Your objective :: Rewrite every line of the entries below as one numbered list. Skip the blank lines and leave the pictures out.

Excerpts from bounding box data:
= = = = =

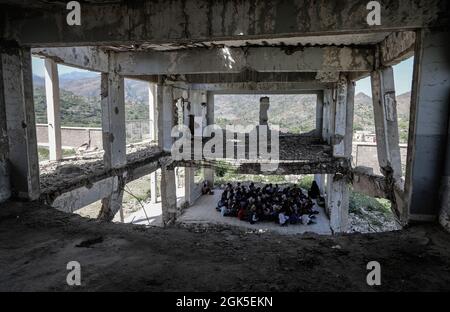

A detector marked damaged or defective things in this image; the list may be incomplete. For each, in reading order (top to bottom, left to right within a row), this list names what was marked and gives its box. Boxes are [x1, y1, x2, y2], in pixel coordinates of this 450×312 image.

cracked concrete wall [2, 0, 446, 46]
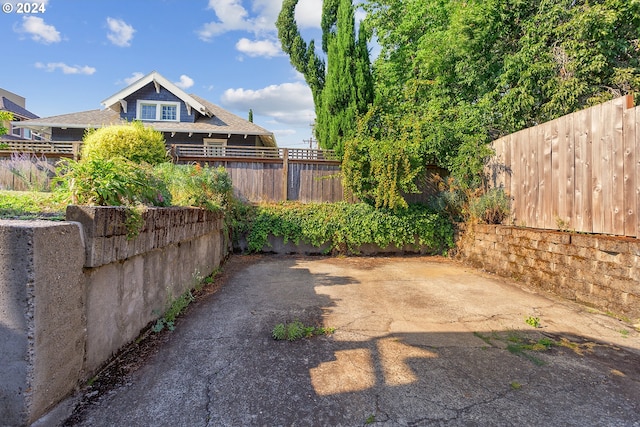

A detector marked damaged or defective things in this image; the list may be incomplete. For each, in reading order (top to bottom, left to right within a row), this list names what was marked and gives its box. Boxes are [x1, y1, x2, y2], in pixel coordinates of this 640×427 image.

cracked asphalt patio [47, 256, 640, 426]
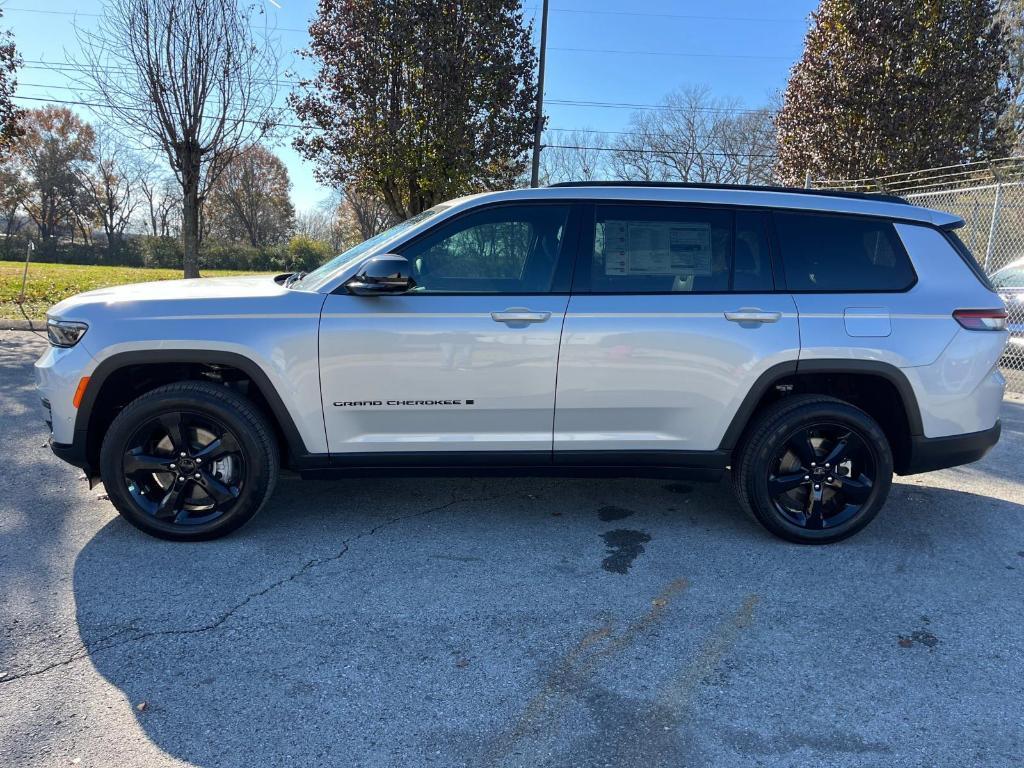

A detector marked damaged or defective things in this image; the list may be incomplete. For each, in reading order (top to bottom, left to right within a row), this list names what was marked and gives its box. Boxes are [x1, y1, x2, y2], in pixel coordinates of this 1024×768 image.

crack in asphalt [0, 493, 495, 684]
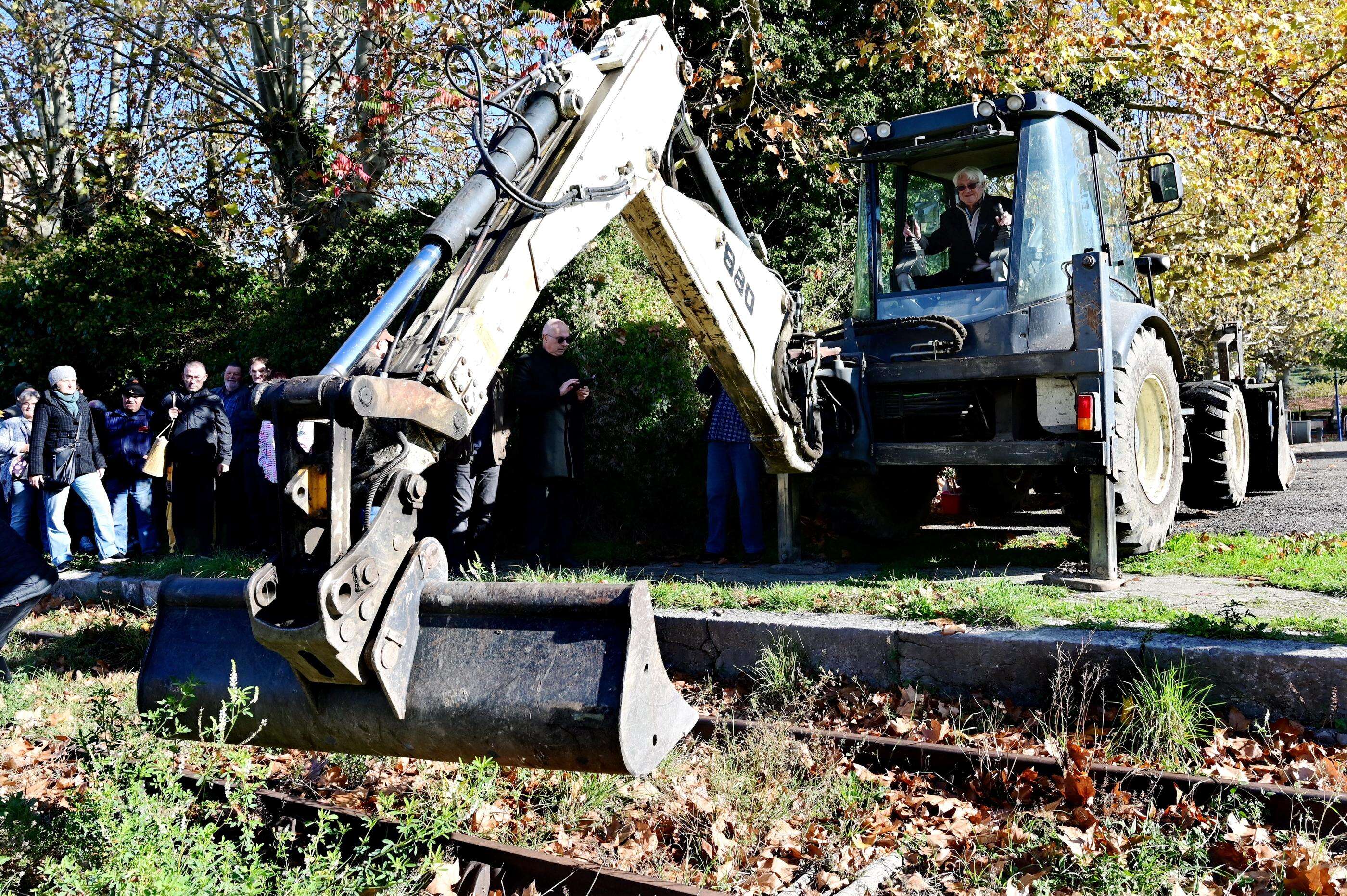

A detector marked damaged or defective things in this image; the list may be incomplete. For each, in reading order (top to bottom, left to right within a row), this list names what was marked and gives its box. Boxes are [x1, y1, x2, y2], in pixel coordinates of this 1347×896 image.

= = = = =

Response to this task ::
1. A detector marked damaged or defective things in this image; the list may be incomplete. For each, in reading order (top to bottom, left to right within a row), this list names what was marked and gives its box. Boxes are [x1, y1, x2, y2], in pixel coordinates of this 450×312 image.
2. cracked concrete wall [2, 0, 446, 46]
3. A detector marked damaged or defective things in this image; the list may be incomplete. For each, in reading order (top to bottom, left to right within a row), this list names what was marked and gives its box. Boxes are [x1, y1, x2, y2], in pixel coordinates of this 640×427 image.
4. cracked asphalt patio [47, 256, 640, 426]
5. A detector marked damaged or defective things in this image; the list may be incomplete. For each, in reading order (top to bottom, left to right within a row), this list names what was marked and gives its box. Boxes are [x1, y1, x2, y2], in pixel coordinates of this 1024×768 image.
6. crack in asphalt [0, 493, 495, 684]
7. A detector marked damaged or defective things in this image; the list may be incomplete. For each, in reading order (top to bottom, left to right within a row), this list names what was marked and gives its box. Boxes are [x1, y1, x2, y2], in pixel coordinates of this 1347×896 image.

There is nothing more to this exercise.